Green handed out a spreadsheet containing a list of potential sites for the visitor center down one side as well as a list of the criteria for evaluating those properties across the top. The factors the group had already decided were important included square footage, compliance with the Americans with Disabilities Act, location, parking, and visibility from U.S. 160.
Town council member Kathie Lattin offered to make contact with the new owner of the downtown City Market complex as well as the owner of the old Southwest Bank building to find out how much it would cost to rent either of those facilities.
Chamber director Mary Jo Coulehan pointed out that two of the properties on the list — one in the River Center and one at the Cool Water building on the top of Put Hill — had been either rented or sold. She went on to point out that a Victorian house next to Riff Raff Brewery on Pagosa Street is too small. She also said she could not emphasize enough the importance of public restroom facilities.

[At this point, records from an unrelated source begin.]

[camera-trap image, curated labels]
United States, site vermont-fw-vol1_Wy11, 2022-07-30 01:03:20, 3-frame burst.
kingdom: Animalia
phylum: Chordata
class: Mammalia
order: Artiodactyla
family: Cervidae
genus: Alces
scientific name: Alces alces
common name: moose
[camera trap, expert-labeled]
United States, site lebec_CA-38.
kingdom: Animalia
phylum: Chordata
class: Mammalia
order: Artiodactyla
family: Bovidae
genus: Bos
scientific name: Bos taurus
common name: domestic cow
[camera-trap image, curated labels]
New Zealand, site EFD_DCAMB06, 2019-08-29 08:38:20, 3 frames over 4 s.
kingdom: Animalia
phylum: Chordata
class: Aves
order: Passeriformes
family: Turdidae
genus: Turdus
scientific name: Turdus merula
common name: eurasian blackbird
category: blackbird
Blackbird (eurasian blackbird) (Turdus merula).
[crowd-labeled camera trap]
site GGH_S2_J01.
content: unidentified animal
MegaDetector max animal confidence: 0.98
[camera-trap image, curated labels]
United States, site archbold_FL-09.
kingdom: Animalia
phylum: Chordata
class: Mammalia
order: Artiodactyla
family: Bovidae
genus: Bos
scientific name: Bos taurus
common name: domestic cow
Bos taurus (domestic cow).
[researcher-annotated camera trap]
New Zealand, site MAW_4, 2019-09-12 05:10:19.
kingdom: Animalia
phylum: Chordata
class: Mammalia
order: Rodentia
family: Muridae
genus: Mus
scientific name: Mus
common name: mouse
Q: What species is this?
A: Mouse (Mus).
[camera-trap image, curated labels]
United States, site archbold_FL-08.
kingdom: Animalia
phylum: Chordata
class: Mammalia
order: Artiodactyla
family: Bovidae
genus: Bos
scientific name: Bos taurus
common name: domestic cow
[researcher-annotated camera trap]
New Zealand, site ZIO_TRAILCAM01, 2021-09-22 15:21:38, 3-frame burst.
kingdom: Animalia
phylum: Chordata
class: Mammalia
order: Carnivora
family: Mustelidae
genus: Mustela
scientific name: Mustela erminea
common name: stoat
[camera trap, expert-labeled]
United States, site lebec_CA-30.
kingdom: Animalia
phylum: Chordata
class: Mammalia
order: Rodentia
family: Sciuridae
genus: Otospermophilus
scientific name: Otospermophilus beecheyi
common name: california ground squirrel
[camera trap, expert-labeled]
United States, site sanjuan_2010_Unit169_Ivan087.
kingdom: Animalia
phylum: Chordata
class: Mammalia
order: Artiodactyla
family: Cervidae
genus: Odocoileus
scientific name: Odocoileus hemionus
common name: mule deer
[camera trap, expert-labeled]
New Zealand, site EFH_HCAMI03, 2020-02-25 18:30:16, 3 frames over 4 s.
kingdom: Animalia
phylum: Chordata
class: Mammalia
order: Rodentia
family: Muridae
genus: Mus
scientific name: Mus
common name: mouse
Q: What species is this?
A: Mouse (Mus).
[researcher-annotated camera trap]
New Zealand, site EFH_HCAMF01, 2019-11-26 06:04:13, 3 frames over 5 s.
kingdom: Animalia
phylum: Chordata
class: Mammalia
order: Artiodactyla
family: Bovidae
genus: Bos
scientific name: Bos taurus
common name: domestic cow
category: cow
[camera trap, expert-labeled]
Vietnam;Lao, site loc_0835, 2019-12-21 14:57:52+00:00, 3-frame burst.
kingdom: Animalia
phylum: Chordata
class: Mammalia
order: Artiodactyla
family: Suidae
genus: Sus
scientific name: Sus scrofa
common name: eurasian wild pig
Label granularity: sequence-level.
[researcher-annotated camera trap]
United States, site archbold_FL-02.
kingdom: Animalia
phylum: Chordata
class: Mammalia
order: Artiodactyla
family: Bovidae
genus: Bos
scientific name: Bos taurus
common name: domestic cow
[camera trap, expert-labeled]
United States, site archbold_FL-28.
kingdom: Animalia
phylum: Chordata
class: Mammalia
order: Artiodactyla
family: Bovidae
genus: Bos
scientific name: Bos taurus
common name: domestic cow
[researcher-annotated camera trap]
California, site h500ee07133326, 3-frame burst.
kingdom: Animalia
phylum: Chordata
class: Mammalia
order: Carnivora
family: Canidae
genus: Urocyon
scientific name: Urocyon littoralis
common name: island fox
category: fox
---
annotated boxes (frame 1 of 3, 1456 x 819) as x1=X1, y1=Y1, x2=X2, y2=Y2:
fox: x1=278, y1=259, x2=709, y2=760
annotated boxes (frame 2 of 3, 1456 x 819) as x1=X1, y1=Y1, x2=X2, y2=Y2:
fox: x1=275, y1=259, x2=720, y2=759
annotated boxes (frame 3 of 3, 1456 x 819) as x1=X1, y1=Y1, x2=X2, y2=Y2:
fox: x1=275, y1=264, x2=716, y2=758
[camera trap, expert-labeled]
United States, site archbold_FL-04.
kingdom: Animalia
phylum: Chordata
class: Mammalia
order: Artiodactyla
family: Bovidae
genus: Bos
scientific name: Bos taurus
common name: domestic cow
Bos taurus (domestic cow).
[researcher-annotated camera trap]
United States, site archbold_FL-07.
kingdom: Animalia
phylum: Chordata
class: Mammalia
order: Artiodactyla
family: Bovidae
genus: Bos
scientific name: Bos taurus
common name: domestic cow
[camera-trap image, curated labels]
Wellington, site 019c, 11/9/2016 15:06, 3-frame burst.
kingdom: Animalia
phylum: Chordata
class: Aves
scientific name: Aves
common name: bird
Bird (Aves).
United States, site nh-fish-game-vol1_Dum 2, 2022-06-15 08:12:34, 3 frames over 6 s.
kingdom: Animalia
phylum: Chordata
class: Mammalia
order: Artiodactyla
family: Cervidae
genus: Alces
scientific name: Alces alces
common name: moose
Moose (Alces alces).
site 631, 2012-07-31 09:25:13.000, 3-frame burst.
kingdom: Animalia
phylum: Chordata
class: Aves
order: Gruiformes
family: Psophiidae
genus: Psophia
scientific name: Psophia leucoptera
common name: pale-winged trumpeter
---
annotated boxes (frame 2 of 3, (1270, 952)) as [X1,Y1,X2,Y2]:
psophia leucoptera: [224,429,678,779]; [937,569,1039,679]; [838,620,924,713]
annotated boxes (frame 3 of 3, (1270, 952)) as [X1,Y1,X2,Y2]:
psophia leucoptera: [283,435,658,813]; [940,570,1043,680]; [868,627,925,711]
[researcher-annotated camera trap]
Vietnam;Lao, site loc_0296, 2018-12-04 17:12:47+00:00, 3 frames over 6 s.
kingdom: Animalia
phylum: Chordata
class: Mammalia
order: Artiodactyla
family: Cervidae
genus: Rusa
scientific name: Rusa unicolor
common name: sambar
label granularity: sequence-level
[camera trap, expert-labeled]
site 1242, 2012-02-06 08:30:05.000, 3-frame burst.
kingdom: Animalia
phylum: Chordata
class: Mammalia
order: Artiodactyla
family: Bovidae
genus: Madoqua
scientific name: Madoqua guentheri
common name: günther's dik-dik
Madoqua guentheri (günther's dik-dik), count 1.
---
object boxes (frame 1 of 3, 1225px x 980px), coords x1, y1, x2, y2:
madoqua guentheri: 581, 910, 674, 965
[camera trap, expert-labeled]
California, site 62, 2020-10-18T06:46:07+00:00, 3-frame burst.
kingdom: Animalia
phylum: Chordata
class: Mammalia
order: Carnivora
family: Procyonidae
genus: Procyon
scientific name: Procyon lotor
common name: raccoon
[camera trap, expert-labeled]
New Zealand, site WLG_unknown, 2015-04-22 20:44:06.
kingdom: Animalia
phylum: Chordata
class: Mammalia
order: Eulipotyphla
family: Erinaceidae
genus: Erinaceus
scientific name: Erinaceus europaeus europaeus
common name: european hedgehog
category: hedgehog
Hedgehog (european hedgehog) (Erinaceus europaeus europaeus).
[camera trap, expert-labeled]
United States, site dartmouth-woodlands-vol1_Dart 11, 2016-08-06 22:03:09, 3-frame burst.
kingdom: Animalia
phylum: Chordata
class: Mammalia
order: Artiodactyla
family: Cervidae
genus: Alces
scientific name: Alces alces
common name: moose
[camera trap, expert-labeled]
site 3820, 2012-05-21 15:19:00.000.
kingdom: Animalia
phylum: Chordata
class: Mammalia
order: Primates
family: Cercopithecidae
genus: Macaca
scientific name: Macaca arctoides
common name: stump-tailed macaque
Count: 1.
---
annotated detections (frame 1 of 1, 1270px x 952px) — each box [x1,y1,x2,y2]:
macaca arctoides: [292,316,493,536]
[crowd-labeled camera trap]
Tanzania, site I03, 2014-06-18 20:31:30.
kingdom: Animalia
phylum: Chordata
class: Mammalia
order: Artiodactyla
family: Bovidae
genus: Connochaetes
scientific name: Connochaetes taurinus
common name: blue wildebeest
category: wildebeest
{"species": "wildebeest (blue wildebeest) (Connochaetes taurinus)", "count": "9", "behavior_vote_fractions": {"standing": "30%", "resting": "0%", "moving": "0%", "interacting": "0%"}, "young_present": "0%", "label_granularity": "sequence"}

While the group discussed the merits of each property, Green refused to make any recommendations one way or the other, arguing there were pros and cons for each and none was perfect. The old City Market building, for example, would offer plenty of parking, even for RVs and tour buses, and is highly visible to traffic on U.S. 160, but it is a little out of the way for downtown pedestrian traffic, it would require funds for remodeling and there is only the front door for access.
“There are a number of smaller units attached to the City Market building,” Green explained. “It would not be in the former grocery store. It would perhaps be where Dorothy’s was or one of those other locations.”
“You should go closer to the grocery store,” Coulehan pointed out, “and use one of those facilities because you only have one exit or entrance and it needs to be ADA accessible.”
Parelli CEO Mark Weiler suggested the group approach the problem from the other direction. Instead of making a list of what is currently available, then evaluating the pros and cons of each, he suggested defining the perfect location and figuring out how to secure it. He used the Old Sears building on South 6th Street as an example, but Lattin pointed out that building will be demolished when the McCabe Creek Culvert project begins.
Mark Day, who is a member of neither the TTC nor the Chamber but was involved as a concerned citizen, asked if most Visitor Center traffic enters Pagosa Springs from the east or west. The answer, surprisingly, is neither. Most tourists come to town from Texas or New Mexico, therefore the most common approach is from the south along U.S. 84.
Green explained the group had originally considered an uptown location such as Harman Park, which would be more spread out and would offer better parking and bus access, but had determined a downtown location was preferred. She pointed to Durango’s visitor center on the corner of 8th and Main streets in that city as an example of a good location because it attracts a lot of downtown foot traffic.
When Day asked why the Visitor Center had to move from its current location, Lattin explained that it didn’t. Keeping it where it is now and renting the building from the Chamber was still one of the options, but the group was tasked by town council to explore all of the options.
TTC member Larry Fisher asked about the vacant lot on the corner of 1st and Pagosa streets, across from the museum. The merits of this location had been discussed in previous meetings, both because of its proximity to U.S. 84 and because of the idea that many communities locate the visitor center near a museum so when people stop they have easy access to the history of the community.
Green explained that this location is still a viable long-term solution, but since the TTC will be taking over Visitor Center operations from the Chamber in May of 2014, the immediate goal is to find a short-term solution. A similar argument was made for the location in Harman Park.
Green mentioned an idea that had been put forth earlier, to refurbish a trailer house or a similar prefabricated structure, which could be moved onto one of these vacant lots, but everyone agreed that would be a step in the wrong direction. If the Visitor Center is to move from its current location, it should be to a better facility, not a worse one.
When Green pointed out cost is another key component for consideration, Coulehan explained many of the costs currently associated with running the Visitor Center would not apply once the town took over. Removing snow from the parking lot is one example. Currently, the Chamber pays someone to perform that service, but once the TTC takes over, the town’s streets department will do it.
Coulehan went on to explain the advantages of the current building as far as buses being able to park in the Mary Fisher parking lot, and possible arrangements for the Chamber and TTC sharing the building.
Fisher and Weiler each suggested the best idea would be to keep the Visitor Center in its current location while the town pursued a permanent solution — either constructing a new building or buying an existing one. In the end, the group decided to ask town council at its next meeting what the council is willing to do.
While the future location of the Visitor Center dominated the conversation, Green did present two other items. The first was a letter she had drafted to all of the current volunteer diplomats at the Visitor Center, asking for their continued support of the facility once the transfer was made from the Chamber to the TTC.
The second item was a new touch screen computer monitor. The TTC plans to install several such devices, not only in the Visitor Center, but also at several key locations through out the community. While the device was unable to connect to the Wi-Fi signal in the Ross Aragon Community Center, Coulehan promised the signal in the Visitor Center was much better.
Coulehan later asked if this prototype could be set up in the Visitor Center before next Tuesday, when she will conduct a training session for her volunteers. Green promised to get it up and running by then.